= Kate Funk Simpson =

American educator

Kate Funk Simpson (1866-1959) was an American educator.

==Early life==
Kate M. Funk was born in 1866 in Edina, Missouri, daughter of Thomas W. and Rachel M. Funk of Kirksville, Missouri

Funk was a graduate of the State Normal School at Kirksville, Missouri, graduating in the class of her future husband, James M. Simpson in June 1886.

==Career==
Kate Funk Simpson was the principal of a High School in Deer Lodge, Montana. For eight years she was the president of Spokane Young Women's Christian Association; for 15 years she was a member of the Spokane City Charities Commission and of the Spokane School Board.

She was also a member of Sorosis and Service Star League.

==Personal life and family==
On July 1, 1886, Kate Funk married James Mitchell Simpson (1860-1937), and they had one son, James C.

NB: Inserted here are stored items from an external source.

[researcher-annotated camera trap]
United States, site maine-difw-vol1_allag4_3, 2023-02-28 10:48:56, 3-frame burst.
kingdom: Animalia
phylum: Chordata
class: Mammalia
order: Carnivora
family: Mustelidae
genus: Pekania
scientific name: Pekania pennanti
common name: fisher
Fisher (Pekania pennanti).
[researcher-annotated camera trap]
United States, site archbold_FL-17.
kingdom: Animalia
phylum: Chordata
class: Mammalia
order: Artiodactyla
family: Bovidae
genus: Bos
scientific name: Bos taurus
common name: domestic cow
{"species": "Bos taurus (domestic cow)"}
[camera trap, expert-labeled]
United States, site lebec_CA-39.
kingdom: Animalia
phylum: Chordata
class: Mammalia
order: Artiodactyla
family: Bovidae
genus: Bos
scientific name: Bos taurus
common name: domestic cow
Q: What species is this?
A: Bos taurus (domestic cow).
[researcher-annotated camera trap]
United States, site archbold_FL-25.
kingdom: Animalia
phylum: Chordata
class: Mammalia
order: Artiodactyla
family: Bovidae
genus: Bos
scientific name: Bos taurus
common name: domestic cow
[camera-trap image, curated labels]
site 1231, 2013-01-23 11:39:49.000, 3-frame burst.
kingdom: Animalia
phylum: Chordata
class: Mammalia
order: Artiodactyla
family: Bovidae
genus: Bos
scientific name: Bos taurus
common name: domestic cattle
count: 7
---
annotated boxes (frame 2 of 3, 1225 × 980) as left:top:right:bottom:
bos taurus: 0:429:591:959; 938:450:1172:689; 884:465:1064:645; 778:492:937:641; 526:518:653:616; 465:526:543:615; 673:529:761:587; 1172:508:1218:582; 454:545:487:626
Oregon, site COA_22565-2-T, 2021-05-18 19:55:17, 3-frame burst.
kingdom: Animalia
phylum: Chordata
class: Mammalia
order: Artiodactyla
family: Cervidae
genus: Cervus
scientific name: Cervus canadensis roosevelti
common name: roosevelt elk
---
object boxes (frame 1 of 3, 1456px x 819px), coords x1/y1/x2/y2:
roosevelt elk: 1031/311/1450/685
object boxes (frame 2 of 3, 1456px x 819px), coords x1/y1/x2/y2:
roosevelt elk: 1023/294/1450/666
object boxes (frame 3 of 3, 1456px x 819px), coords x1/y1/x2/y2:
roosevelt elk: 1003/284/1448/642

James M. Simpson, actively engaged in the practice of law in Spokane since 1902, had a large business. He was born in Knox County, Missouri, on January 1, 1860, the son of Benjamin and Perlina Simpson, being pioneers of that county. He entered the public schools there when a boy of six years and after completing the course of study therein prescribed, attended the State Normal School at Kirksville, Missouri, from which institution he graduated in the full course of our years in June 1886. Simpson first went west in 1882, locating at Deer Lodge, Montana, remaining west but a short time, when he returned to Missouri to complete his education and again went west to Deer Lodge, Montana, where he engaged in educational work until 1904, having charge of the public schools of that place. He devoted the hours that are usually termed leisure to the study of law and was admitted to the bar of that state in June 1893. Simpson continued his educational work for a time after his admission to the bar, but then devoted entirely to the law. In 1901 he became prosecuting county Attorney of Powell County, Montana, serving in that capacity, for nearly two years. In 1902, he resigned and moved to Spokane, where he continued in the practice of the law. Simpson was identified with three of the leading fraternal organizations. Holding membership in the Masonic fraternity, he attained high rank and was a member of El Katif Temple of the Mystic Shrine. He also belonged to Imperial Lodge, No. 134, I. O. O. F., and to Camp No. 99, W. O. W. He belonged also to the Central Christian church.

The Simpsons moved to Washington in 1902 and lived at 1115 Alice Ave., Spokane, Washington.

Kate Funk Simpson died in 1959 and is buried at Greenwood Memorial Terrace, Spokane.